Last week, we reported that Activision Blizzard was under investigation for Securities and Stock Fraud following the split from Bungie, as well as losing all rights to the Destiny franchise in the process. Investors took a major hit as the companies stock plummeted as low as 10% from the original market value. Even worse, it appeared that not everyone was aware of what transpired between parties during this time. Turns out that some of them were less than thrilled with this outcome, and as a result, hired multiple law firms to investigate.
Just a few days later, Pomerantz LLP would formally file a class action lawsuit against Activision Blizzard on some of the investors’ behalf. Around the same time, another law firm, Federman & Sherwood, announced that they too have filed a class action suit against the company. Yesterday, two more firms, Levi & Korsinsky and Faruqi & Faruqi, also filed a class action suit, and today, two additional law firms, Rosen Law and Schall Law, did the same thing against the company.
With six different firms coming after them, Activision Blizzard now faces multiple class action lawsuits for fraudulent practices involving the split from Bungie.

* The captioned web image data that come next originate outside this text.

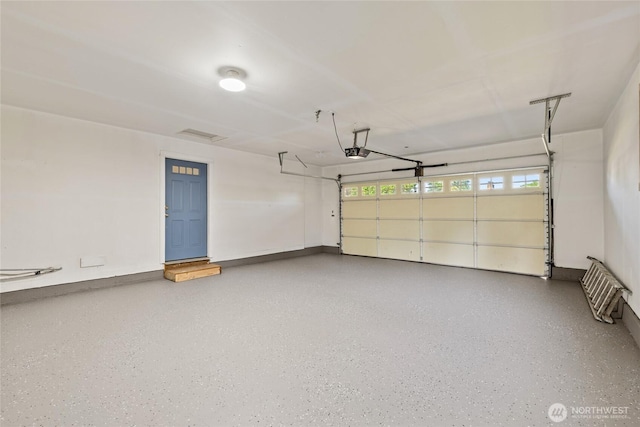 1003 9th St NW, Puyallup, WA 98371 - garage with a garage door opener
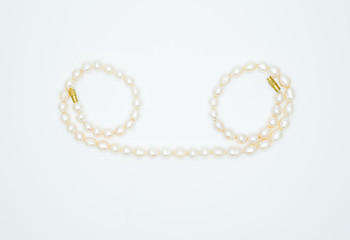 on a white background lies a pink pearl necklace on the neck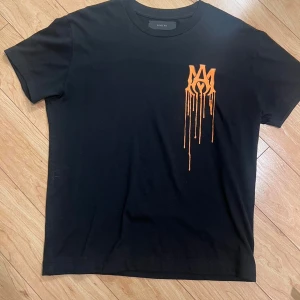 Svart t-shirt från Amiri med orange tryck - Cool svart t-shirt från Amiri med ett orange, droppande logotryck på bröstet. Klassisk rund halsringning och korta ärmar. Perfekt för dig som gillar streetwear och vill sticka ut med en unik detalj.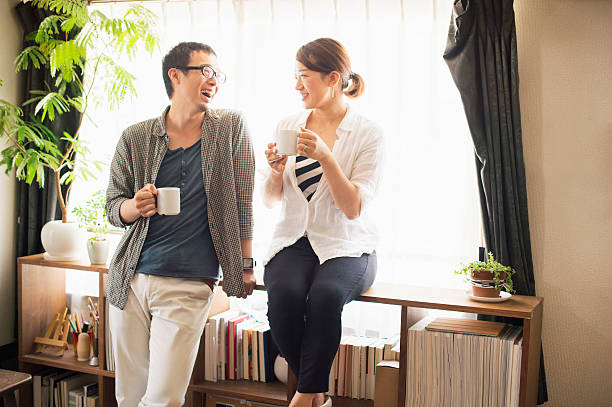 mid adult couple drinking coffee at home - getrouwd stockfoto's en -beelden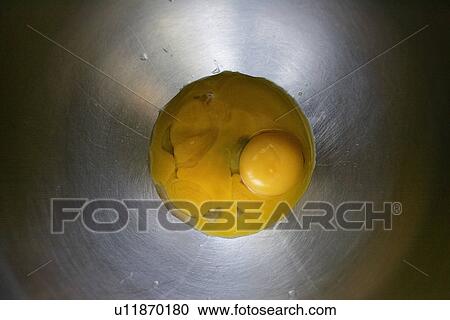 Stock Image - Egg Yolk in dish. Fotosearch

All of the filings make mention of this, as well as other unknown transgressions that we might not be aware of. The suit’s time frame is for investors who have made stock purchases between August 2, 2018 and January 10, 2019 which is right before the investigation began. Any investors or interested persons who have been affected are being encouraged to join the suit before the set deadline which is Tuesday, March 19.
It didn’t take very long for Pomerantz’s initial investigation to find something substantial that eventually led to such an increase in lawsuits. While the findings weren’t specifically made public, the news release itself states that they are “Seeking to recover damages caused by Defendants’ violations of the federal securities laws and to pursue remedies under Sections 10(b) and 20(a) of the Securities Exchange Act of 1934 (the “Exchange Act”) and Rule 10b-5 promulgated thereunder, against the Company and certain of its top officials.”
What this essentially means is that the firms are looking to compensate their clients who believe that they have wrongfully been cheated out of a financial situation by false information, or as we said earlier, Securities and Stock Fraud. Activision Blizzard has yet to comment on this developing situation, and they more than likely won’t say anything in regards to it. Either way you look at it, the company is not looking great at the moment, and with everything that has transpired since the end of 2018, this is probably the last thing they needed.
Last year ended with the backlash over the Diablo Immortal announcement, and the recent news that the company is selling custom Red Dots for weapons via micro-transactions in Call of Duty Black Ops 4, which has been frowned upon by the community. It will be interesting to see how things progress from now until March 19, as we continue to keep our eyes peeled for any more updates this story.